▶ Aufgaben
1/ Übernimm aus dem Text über das Puppenspiel wortgetreu den Abschnitt von „Es wird gelernt, viel“ bis „sind aufregend, spannend.“.
2/ Führe den Text über das Puppenspiel im Anschluss an seinen letzten Satz fort.

▶ Vorgegebener Text

Die großen Mythen der Menschheitsgeschichte handeln vom Schöpfer und seiner PUPPE, diesem wahnsinnigen Begehren, sich zu begreifen, dieser Passion, sich auszudrücken, um sich zu finden, diese Not, sich zu multiplizieren, um der Einsamkeit zu entgehen. (Petzold, Hilarion [Hg] [1983], Puppen und Puppenspiel in der Psychotherapie, München, 20)

Szene 4

Ostern bedeutet Ostereier suchen und finden. Die Kinder erhalten eine Stabpuppe, einen Osterhasen wie aus dem Bilderbuch. Die Figur bringt alles mit, was eine Stabpuppe ausmacht; sie kann den Kopf bewegen, mit den Armen und Händen (diese sind angedeutet) gestikulieren. Dennoch wird der Osterhase seine Rolle nicht los, nach Ostern betritt er keine Spielszene mehr; er ist festgelegt. Es gibt kein anderes Stück für ihn, er bleibt der Oster-Hase – und damit den Rest des Jahres in der Puppen-Kiste.

Szene 5

Es wird gelernt, viel und fleißig, in erster Linie formell – aber und auch informell, als Besucherin von Puppenspielaufführungen im Zuschauerraum. Erster hoher und nachhaltiger Erkenntnisgewinn: Klappsitze können Mädchenfinger (hier: die der Schwester) einklemmen und quetschen. Zweite Erkenntnis: Veranstaltungssäle sind aufregend, spannend.

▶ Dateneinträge
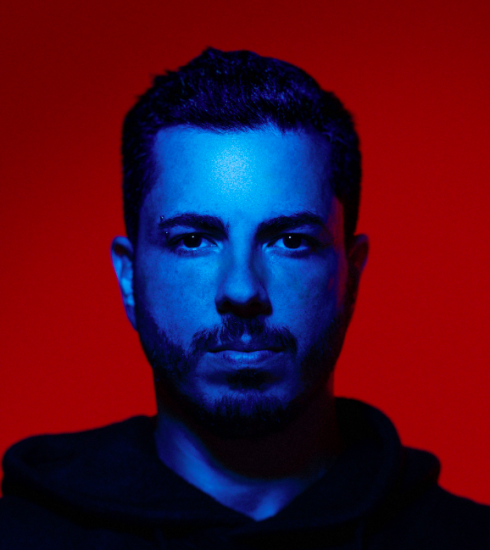 Wehbba lanza su nuevo álbum «STUDIO DUMP 05.25»: una cruda reflexión sobre la era de las redes sociales. 3 NDD-Captura de pantalla 2025 05 30 a las 20.25.53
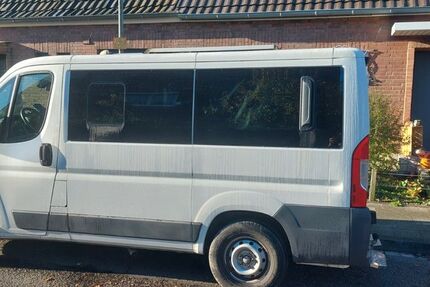Peugeot Boxer 86.000 km 17.900 &euro; Wesel 46483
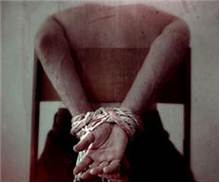 Zihinsel engelli kişi işkenceyle öldürüldü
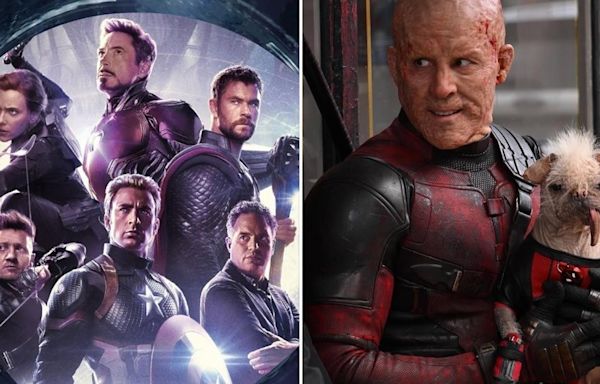 DEADPOOL & WOLVERINE Post-Credits Scene Details Reportedly Surface; AVENGERS' [SPOILER] Was Lined Up To Cameo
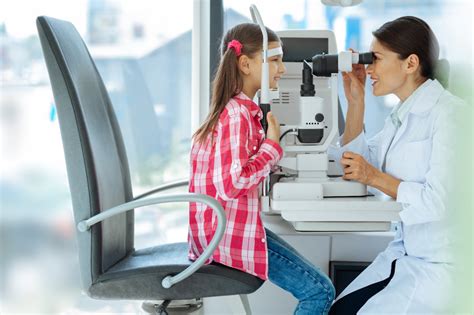 Pediatric Ophthalmologist In Bangalore My Vision Eye Clinic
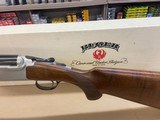 RUGER RED LABEL 12GA -- 1986 -- FACTORY RED PAD --- 28 - 2 of 16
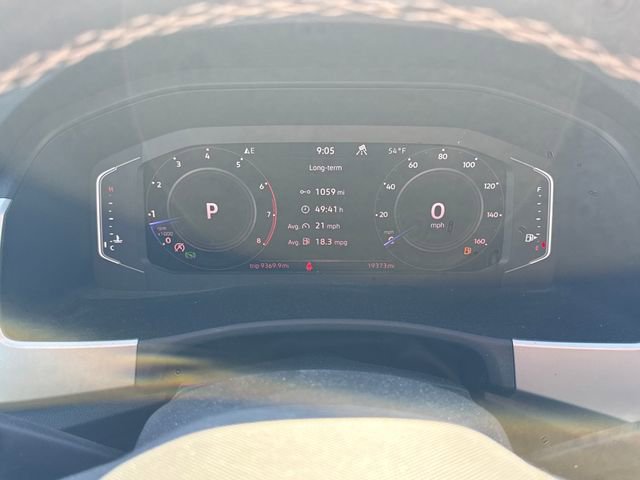 Used 2023 Volkswagen Atlas Cross Sport SE w/ Panoramic Sunroof Package AWD/4WD image 26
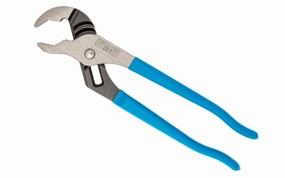 Channellock 10" V-Jaw Tongue & Groove Plier - 432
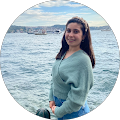 Zeynep Özgür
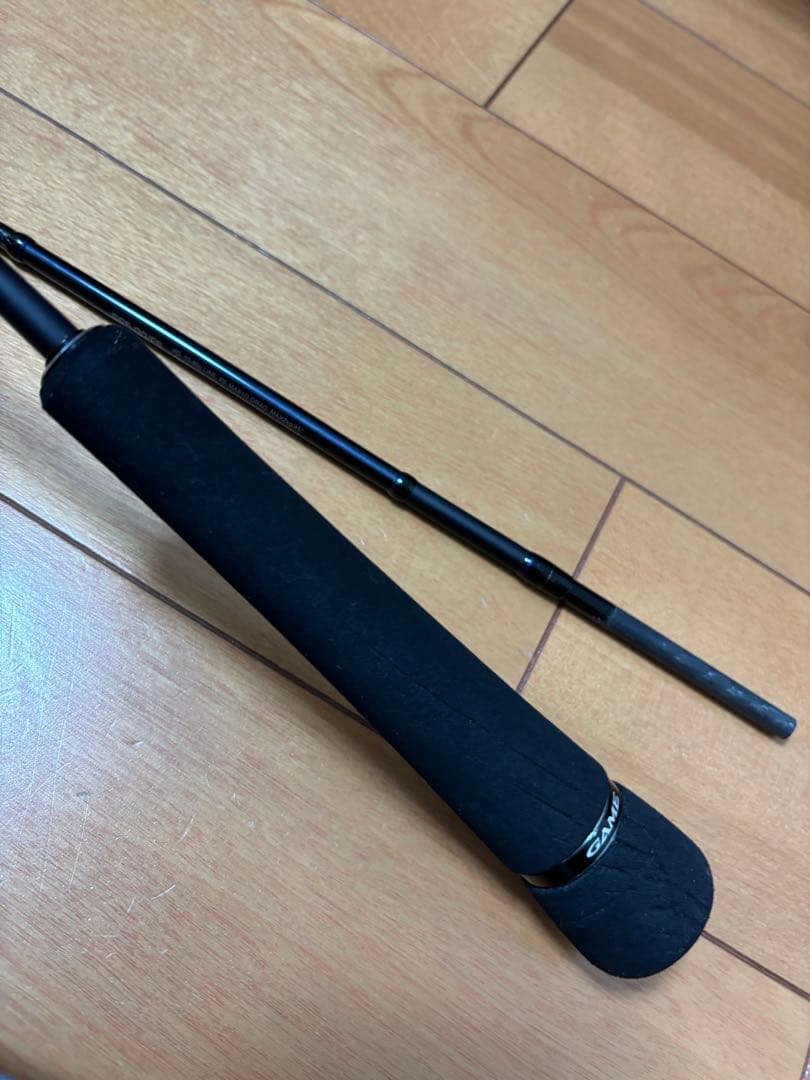 SLJタックルセット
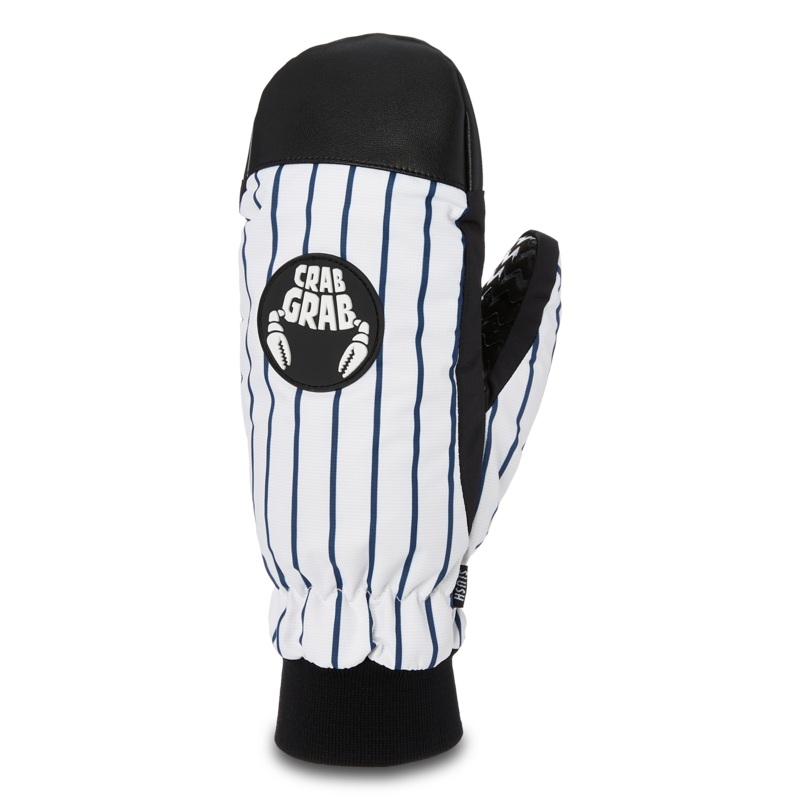 Men’s Slush Mitt|PINSTRIPE|M|L|XL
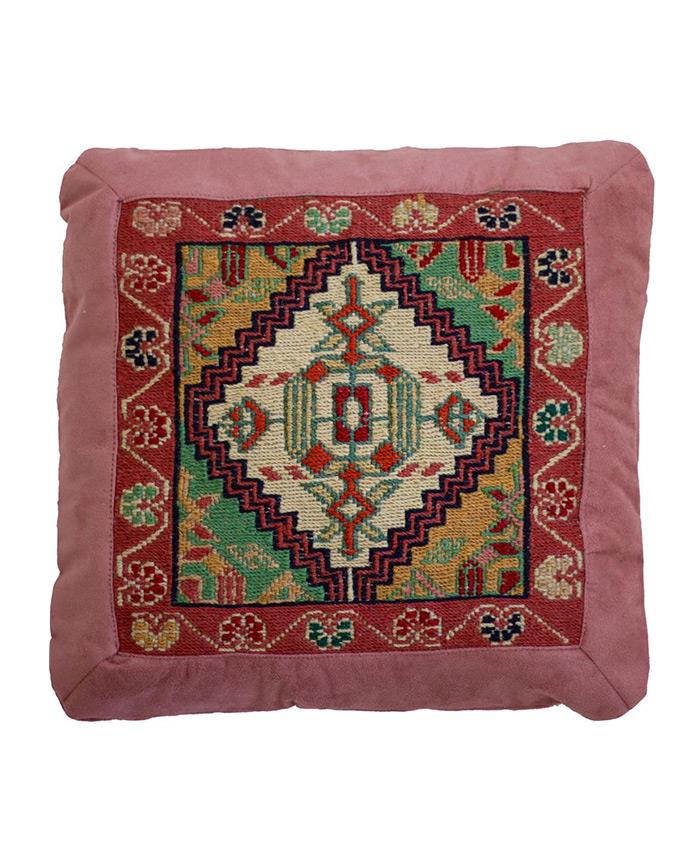 kilim cushion code cu101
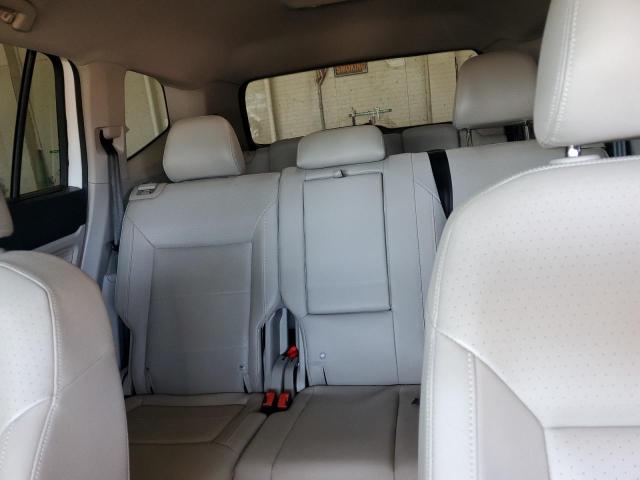 Фото 10 - VOLKSWAGEN ATLAS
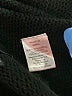 Lumiere 100% Acrylic Black Jacket Size S - photo 7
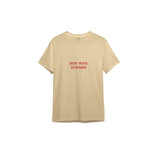 Hot Wife Summer Tişört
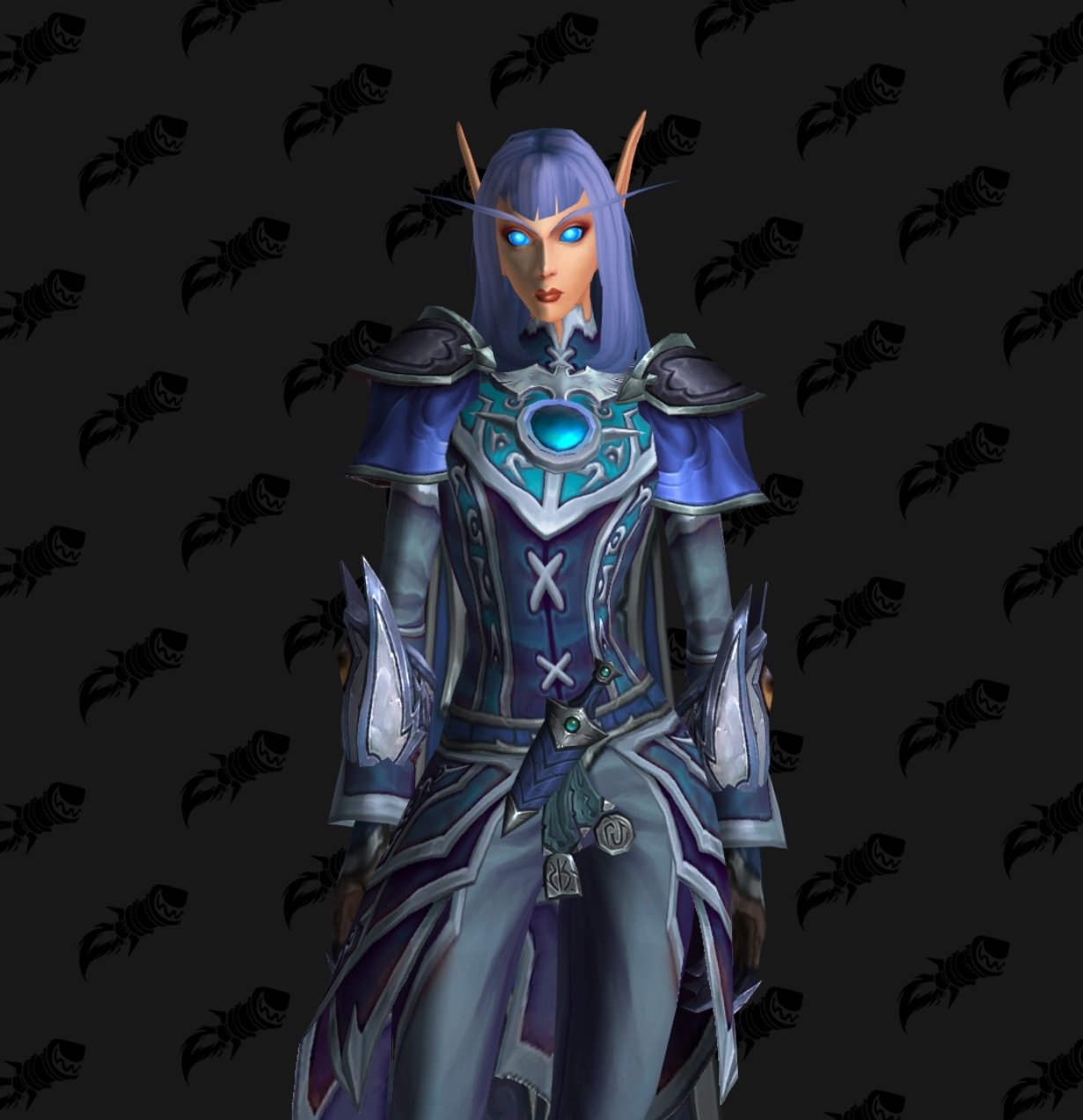 [衣服氵]11.0高精npc的新衣服真好看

▶ Lösungsteil
1/
Es wird gelernt, viel und fleißig, in erster Linie formell – aber und auch informell, als Besucherin von Puppenspielaufführungen im Zuschauerraum. Erster hoher und nachhaltiger Erkenntnisgewinn: Klappsitze können Mädchenfinger (hier: die der Schwester) einklemmen und quetschen. Zweite Erkenntnis: Veranstaltungssäle sind aufregend, spannend.

2/
Die leicht nach unten absteigende Aula der Wirtschaftsakademie Bochum, die während der „Tage des Puppenspiels“ zum Theatersaal wird, offenbart eine ungekannte, erwartungsvolle Spannung; gedämpfte Gespräche, Unterhaltungen nur leicht über dem Flüsterton. Der durchorganisierte Alltag ist weit weg. Das Saallicht dimmt langsam herunter, die Gespräche verstummen. Es wird dunkel, dann geht das Bühnenlicht an, der Vorhang auf, das Spiel los … Ein Handpuppenspiel.

Am stärksten in Erinnerung geblieben ist mir die Aufführung „(Der) Teufel mit den drei goldenen Haaren“ von Fritz und Elfriede Leese.

Die Kinder bilden dabei ihre Vorstellungen ja nach eigenem Bedarf aus; sie können Befreier oder Opfer sein, Rächer oder Ratgeber, Prinz oder Aschenputtel; und sie fallen nie – das ist die Weisheit des Märchens – ins Bodenlose; immer fängt sie eine gültige Ordnung auf; und anders als in der wirklichen Erfahrung ist sie erkennbar und eindeutig. (Hentig, Hartmut v. [1996], Bildung, Weinheim, 108-109)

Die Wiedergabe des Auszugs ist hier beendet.